[Dataset records]
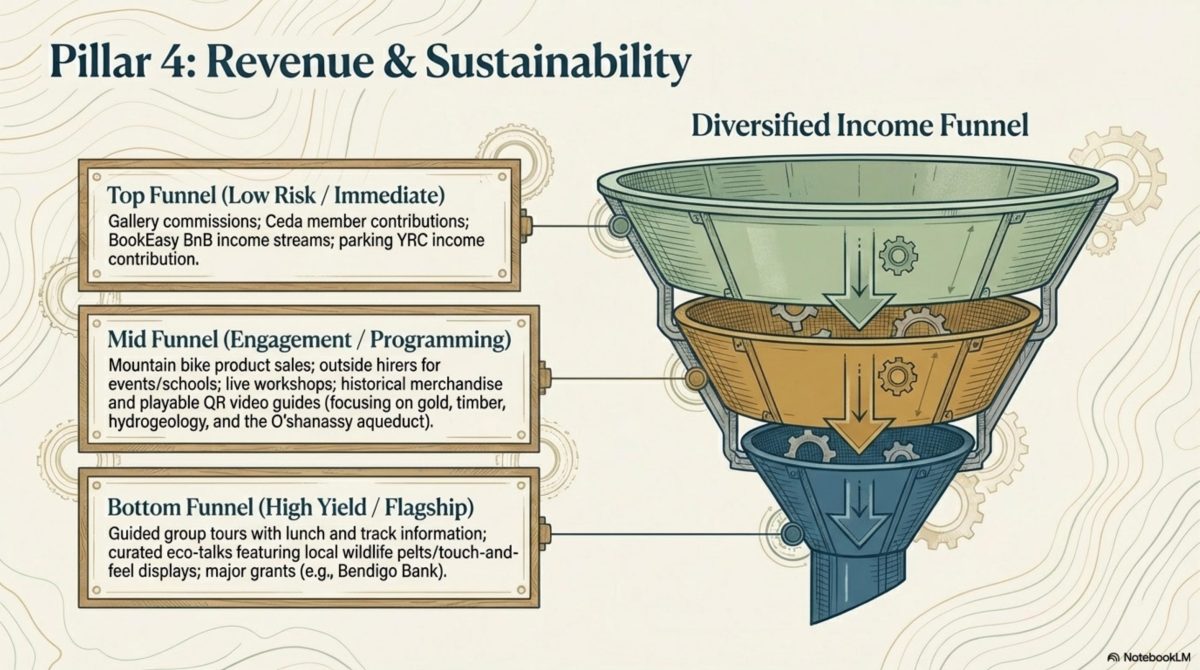 Pillar 4: Revenue & Sustainability

Diversified Income Funnel

Top Funnel (Low Risk / Immediate)
Gallery commissions; Ceda member contributions; BookEasy BnB income streams; parking YRC income contribution.

Mid Funnel (Engagement / Programming)
Mountain bike product sales; outside hirers for events/schools; live workshops; historical merchandise and playable QR video guides (focusing on gold, timber, hydrogeology, and the O'shanassy aqueduct).

Bottom Funnel (High Yield / Flagship)
Guided group tours with lunch and track information; curated eco-talks featuring local wildlife pelts/touch-and-feel displays; major grants (e.g., Bendigo Bank).

NotebookLM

# [YOUR TASK]
For each line in the entries that contains the string "Funnel", make a copy.

# [ANSWER TO THE PROBLEM]
Diversified Income Funnel
Top Funnel (Low Risk / Immediate)
Mid Funnel (Engagement / Programming)
Bottom Funnel (High Yield / Flagship)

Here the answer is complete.